The other day I went to Sally Beauty Supply.  This is the store where budding cosmetologists shop and swap stories.  It is also where I have to go every once and again to acquire supplies for the Keigley Barber Shop.  That’s right, I cut hair.  Though I do cut hair, I am not keen on going to Sally Beauty Supply.  When I do go, I feel like a poser, I feel inadequate and sometimes I feel like a girl.

I entered the store looking for certain kind of tool — thinning shears.  I had cut Bergen’s hair earlier that day and I’d thought that those scissors would prove useful on his little mug.  I looked around and an overdone woman (makeup-wise) looked up at me and asked if she could be of service.  I told her that she could be of service and I explained my mission.  She then directed me to the specialty scissors.  As I made my way to those tools, I looked around the store — flat-irons, blow dryers, hair extension supplies and the like abounded.  She pointed out three different products of varying prices.  I grabbed the mid-priced pair.

I then made my way to the counter and she asked me a question.

“Do you have a Sally Beauty Card?”

I laughed uproariously.  How could I have a Sally Beauty Card?  I mean, Sally is a store for girls and their hairdressers.  Sally is a place that I would never go let alone require some sort of frequent shopper card.

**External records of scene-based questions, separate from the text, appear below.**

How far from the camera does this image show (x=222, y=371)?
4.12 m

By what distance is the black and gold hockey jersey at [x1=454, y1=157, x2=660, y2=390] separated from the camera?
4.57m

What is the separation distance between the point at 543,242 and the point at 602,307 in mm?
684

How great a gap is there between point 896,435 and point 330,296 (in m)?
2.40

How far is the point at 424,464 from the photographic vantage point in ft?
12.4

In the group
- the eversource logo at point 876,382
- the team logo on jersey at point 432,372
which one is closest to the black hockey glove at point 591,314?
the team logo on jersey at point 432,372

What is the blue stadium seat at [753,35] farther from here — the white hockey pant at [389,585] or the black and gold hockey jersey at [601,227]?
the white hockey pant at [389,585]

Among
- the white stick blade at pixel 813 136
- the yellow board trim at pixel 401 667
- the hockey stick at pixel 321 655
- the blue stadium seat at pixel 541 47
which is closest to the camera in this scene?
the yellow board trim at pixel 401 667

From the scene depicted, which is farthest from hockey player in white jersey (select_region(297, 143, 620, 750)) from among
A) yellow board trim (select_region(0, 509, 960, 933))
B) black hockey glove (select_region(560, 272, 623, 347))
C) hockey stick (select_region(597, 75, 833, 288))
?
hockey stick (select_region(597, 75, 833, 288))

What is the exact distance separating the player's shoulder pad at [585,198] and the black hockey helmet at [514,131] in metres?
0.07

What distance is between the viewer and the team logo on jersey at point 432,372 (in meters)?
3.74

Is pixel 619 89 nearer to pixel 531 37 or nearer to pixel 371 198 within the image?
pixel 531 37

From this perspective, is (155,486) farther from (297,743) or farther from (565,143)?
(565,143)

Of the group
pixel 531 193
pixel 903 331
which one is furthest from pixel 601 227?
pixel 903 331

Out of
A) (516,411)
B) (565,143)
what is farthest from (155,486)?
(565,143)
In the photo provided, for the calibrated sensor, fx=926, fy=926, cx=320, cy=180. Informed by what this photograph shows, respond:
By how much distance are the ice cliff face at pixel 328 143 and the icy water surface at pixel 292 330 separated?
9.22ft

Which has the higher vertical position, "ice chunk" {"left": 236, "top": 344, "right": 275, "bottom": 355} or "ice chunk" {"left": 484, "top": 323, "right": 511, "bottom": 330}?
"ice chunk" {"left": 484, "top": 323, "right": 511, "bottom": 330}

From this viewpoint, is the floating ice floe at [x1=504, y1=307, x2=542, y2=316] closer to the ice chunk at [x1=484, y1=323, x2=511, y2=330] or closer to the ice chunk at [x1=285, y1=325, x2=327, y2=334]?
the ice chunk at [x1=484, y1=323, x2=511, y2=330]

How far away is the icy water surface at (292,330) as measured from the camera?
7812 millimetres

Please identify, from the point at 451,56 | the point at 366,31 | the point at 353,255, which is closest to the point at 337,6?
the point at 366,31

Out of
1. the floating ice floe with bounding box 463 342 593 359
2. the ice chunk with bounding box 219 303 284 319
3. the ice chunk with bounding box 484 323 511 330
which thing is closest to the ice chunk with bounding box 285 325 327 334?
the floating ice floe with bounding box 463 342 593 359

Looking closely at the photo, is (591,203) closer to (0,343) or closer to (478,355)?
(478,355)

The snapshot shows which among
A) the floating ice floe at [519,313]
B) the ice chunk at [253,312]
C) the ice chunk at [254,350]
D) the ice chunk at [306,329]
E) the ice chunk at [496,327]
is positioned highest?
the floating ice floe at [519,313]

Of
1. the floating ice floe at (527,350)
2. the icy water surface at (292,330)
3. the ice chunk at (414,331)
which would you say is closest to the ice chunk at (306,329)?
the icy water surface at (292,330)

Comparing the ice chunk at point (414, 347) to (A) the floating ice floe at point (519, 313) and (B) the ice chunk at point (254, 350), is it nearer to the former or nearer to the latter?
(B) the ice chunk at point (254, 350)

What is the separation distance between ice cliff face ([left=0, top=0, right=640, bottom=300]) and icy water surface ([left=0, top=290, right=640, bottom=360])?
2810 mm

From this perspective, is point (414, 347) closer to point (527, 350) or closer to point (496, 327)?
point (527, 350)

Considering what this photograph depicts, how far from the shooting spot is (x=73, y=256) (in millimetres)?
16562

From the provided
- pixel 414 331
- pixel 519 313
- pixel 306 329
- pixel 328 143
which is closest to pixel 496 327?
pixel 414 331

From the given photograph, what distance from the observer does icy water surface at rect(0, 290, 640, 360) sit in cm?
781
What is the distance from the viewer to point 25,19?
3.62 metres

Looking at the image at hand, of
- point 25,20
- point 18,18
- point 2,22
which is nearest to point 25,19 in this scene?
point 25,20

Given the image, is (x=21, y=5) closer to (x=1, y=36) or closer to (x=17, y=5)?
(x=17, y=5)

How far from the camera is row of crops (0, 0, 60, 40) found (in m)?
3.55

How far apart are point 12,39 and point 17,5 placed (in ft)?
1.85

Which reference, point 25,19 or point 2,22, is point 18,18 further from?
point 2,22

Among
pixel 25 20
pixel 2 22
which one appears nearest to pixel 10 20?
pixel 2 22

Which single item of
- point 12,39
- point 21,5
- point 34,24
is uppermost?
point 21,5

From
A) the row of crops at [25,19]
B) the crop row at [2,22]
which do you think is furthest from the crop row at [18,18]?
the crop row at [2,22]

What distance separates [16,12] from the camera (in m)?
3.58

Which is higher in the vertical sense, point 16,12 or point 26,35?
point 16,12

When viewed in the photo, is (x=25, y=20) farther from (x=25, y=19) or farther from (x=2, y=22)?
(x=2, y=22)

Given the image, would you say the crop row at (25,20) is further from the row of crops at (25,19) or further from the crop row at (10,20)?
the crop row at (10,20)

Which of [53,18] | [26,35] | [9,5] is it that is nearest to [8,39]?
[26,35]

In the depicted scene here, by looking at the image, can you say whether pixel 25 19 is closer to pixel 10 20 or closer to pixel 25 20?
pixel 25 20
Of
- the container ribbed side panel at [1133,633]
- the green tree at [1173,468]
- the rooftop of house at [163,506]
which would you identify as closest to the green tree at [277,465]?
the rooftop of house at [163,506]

My fit of hilarity was cut short as the overdone woman slowly raised her eyes and looked at me — almost pitifully.  It was then that I realized these things:
1.  Sally Beauty was where she worked and where she gave me great service
2.  Judging by her overdone look, she made use of Sally’s products
3.  I was standing in the store purchasing goods, so who the heck am I?

I gave her my money and walked out with my head hanging low.  I thought of how much of a chump I was, and also…how great this story will be for my blog.